Most people react with understandable horror to the suggestion that the only help available to them in what is already a crisis of facing street homeless is to have their children taken into care. This is especially true when the children are babies. The parents take some persuading that the advice the social worker has given them is  wrong and are very reluctant to return to the Children’s Services Department. They find it hard to believe that a social worker would tell them something so unpleasant if it was not true. I have been dealing with parents who have received this advice from staff in many different local authorities  for about 15 years now. None of them have had their children housed on their own or taken into care because a parent is homeless. For those who would like to have details available to reassure such people here are some of the reasons why this advice is wrong.
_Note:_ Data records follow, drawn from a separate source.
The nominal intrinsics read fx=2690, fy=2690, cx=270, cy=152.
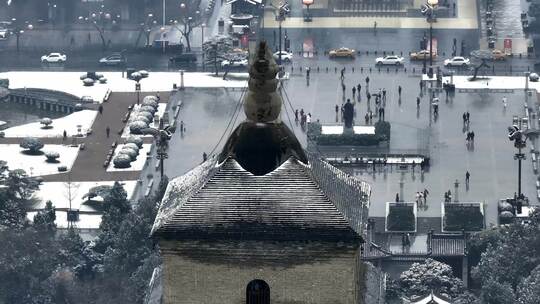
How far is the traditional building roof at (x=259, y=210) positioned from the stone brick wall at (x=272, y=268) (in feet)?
0.76

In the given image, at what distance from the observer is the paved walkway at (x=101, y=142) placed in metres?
172

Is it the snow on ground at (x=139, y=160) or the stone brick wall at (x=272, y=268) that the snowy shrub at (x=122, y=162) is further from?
the stone brick wall at (x=272, y=268)

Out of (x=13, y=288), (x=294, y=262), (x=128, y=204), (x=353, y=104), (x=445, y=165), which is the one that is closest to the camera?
(x=294, y=262)

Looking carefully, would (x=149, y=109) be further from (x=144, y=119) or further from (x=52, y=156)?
(x=52, y=156)

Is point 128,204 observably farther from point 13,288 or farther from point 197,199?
point 197,199

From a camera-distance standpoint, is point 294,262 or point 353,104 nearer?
point 294,262

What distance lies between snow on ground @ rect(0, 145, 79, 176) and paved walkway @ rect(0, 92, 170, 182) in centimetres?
80

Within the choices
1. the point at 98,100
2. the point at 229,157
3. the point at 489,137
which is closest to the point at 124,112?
the point at 98,100

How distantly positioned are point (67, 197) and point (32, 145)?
17932 millimetres

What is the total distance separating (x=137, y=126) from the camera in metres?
183

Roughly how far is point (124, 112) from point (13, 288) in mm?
47824

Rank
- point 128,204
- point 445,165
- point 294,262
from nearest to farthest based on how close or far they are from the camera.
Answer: point 294,262
point 128,204
point 445,165

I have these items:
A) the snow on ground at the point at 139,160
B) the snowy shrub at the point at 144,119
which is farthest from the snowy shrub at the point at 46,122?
the snow on ground at the point at 139,160

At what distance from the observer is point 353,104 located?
613ft
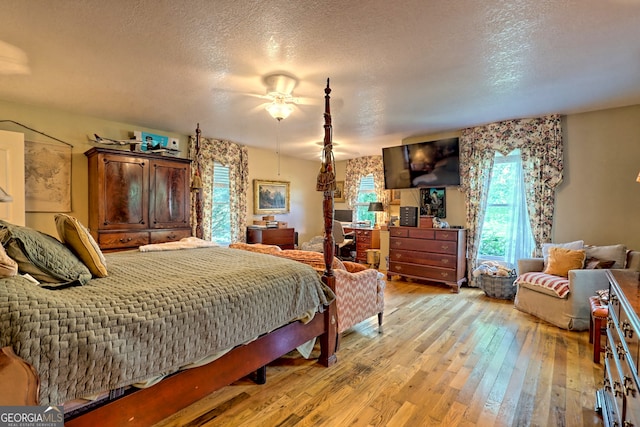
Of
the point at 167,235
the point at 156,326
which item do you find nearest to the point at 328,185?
the point at 156,326

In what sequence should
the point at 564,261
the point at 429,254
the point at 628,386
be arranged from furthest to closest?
1. the point at 429,254
2. the point at 564,261
3. the point at 628,386

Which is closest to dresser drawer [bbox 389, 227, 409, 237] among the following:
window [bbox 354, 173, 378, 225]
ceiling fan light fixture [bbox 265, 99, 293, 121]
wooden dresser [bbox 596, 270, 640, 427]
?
window [bbox 354, 173, 378, 225]

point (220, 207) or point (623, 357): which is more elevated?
point (220, 207)

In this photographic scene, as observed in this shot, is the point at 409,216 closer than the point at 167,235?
No

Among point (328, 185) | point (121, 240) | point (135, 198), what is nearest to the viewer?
point (328, 185)

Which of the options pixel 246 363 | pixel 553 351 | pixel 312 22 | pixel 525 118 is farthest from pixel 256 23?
pixel 525 118

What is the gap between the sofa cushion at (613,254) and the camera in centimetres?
301

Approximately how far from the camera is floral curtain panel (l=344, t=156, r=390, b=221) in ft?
21.4

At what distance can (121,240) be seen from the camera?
3617 millimetres

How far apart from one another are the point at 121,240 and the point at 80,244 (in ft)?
7.39

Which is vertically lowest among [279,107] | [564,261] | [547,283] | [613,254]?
[547,283]

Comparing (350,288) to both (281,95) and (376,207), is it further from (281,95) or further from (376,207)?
(376,207)

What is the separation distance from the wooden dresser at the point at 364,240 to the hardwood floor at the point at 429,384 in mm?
3293

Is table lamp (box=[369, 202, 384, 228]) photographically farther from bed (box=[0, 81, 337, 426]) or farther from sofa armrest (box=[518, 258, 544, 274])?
bed (box=[0, 81, 337, 426])
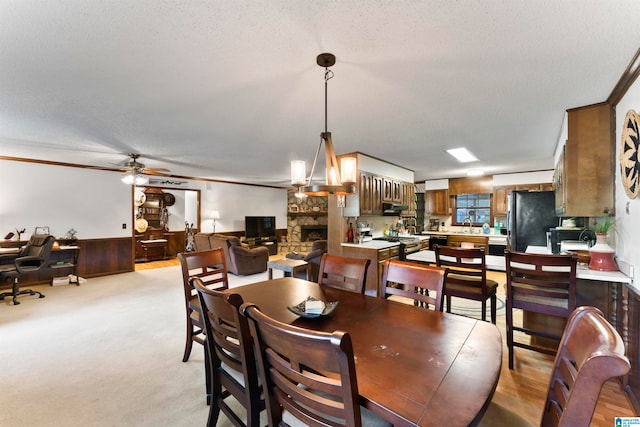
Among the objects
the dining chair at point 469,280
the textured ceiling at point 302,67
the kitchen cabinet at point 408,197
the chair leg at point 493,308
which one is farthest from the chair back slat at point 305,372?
the kitchen cabinet at point 408,197

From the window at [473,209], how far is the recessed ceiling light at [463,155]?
2.48 m

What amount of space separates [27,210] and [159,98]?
16.1 ft

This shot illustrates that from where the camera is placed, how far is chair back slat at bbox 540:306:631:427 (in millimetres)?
634

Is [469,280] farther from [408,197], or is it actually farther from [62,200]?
[62,200]

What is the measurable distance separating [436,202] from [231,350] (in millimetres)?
A: 7324

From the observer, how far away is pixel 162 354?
265 cm

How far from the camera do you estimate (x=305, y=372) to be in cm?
95

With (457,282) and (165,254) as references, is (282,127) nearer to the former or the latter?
(457,282)

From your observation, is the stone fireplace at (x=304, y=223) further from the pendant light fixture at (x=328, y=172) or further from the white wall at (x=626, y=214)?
the white wall at (x=626, y=214)

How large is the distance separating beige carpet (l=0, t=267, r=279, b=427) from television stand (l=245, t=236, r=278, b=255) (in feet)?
14.6

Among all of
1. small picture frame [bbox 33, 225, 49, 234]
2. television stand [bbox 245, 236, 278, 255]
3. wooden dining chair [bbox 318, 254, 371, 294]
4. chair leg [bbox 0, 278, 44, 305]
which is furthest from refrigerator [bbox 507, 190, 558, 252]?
small picture frame [bbox 33, 225, 49, 234]

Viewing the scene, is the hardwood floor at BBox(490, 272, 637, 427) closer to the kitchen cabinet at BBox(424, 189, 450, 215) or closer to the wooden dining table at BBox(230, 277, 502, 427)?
the wooden dining table at BBox(230, 277, 502, 427)

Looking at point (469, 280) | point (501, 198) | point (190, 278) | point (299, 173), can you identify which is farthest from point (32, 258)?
point (501, 198)

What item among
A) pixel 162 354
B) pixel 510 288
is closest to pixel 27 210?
pixel 162 354
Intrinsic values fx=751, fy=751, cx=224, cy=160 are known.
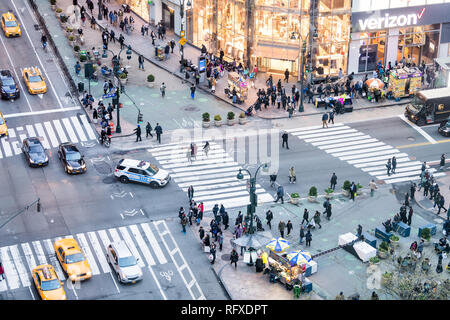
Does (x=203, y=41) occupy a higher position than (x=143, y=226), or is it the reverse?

  • Section 17(3) of the Children Act 1989 states that any service provided by the authority in the exercise of functions conferred on them by this section may be provided for a particular child in need or for any member of his family, if it is provided with a view to safeguarding or promoting the child’s welfare. This means that the suggestion that all that can be done is to house the children on their own is absolutely incorrect.
  • Section 17(1) (b) provides that far as it is consistent with their duty to safeguard and promote the wellbeing being of children they have a general duty  to promote the upbringing of such children by their families. This means that the social workers should be taking steps to ensure that the children are housed together with their family unless they consider that it would not be in the best interests of the child to be housed with them. The fact that the parent has been unable to prevent them from facing homeless should not come close on its own to justifying the suggestion that it would not be in the interests of a child to be housed with that parent.
  • The Statutory Guidance Working Together To Safeguard Children provides (at page 19) that good assessments by social workers should include consideration of the needs of children within their family and should involve the family. This is not compatible with the idea that the only assistance that can be provided at the end of the assessment process is to separate children from their families.

If anyone can point out any other reasons please add a comment. I am sure there are more.

Conclusion

Where families are given this advice a letter of complaint and/or a letter in accordance with the pre action protocol for Judicial Review proceedings should be sent to the council concerned asking them to confirm that they have provided this incorrect advice or to arrange a proper assessment. In my experience this leads to a quick response from a Children’s Services Department manager or the Legal Department stating that the family must have misunderstood what was said and inviting the family to return to the office for a proper assessment.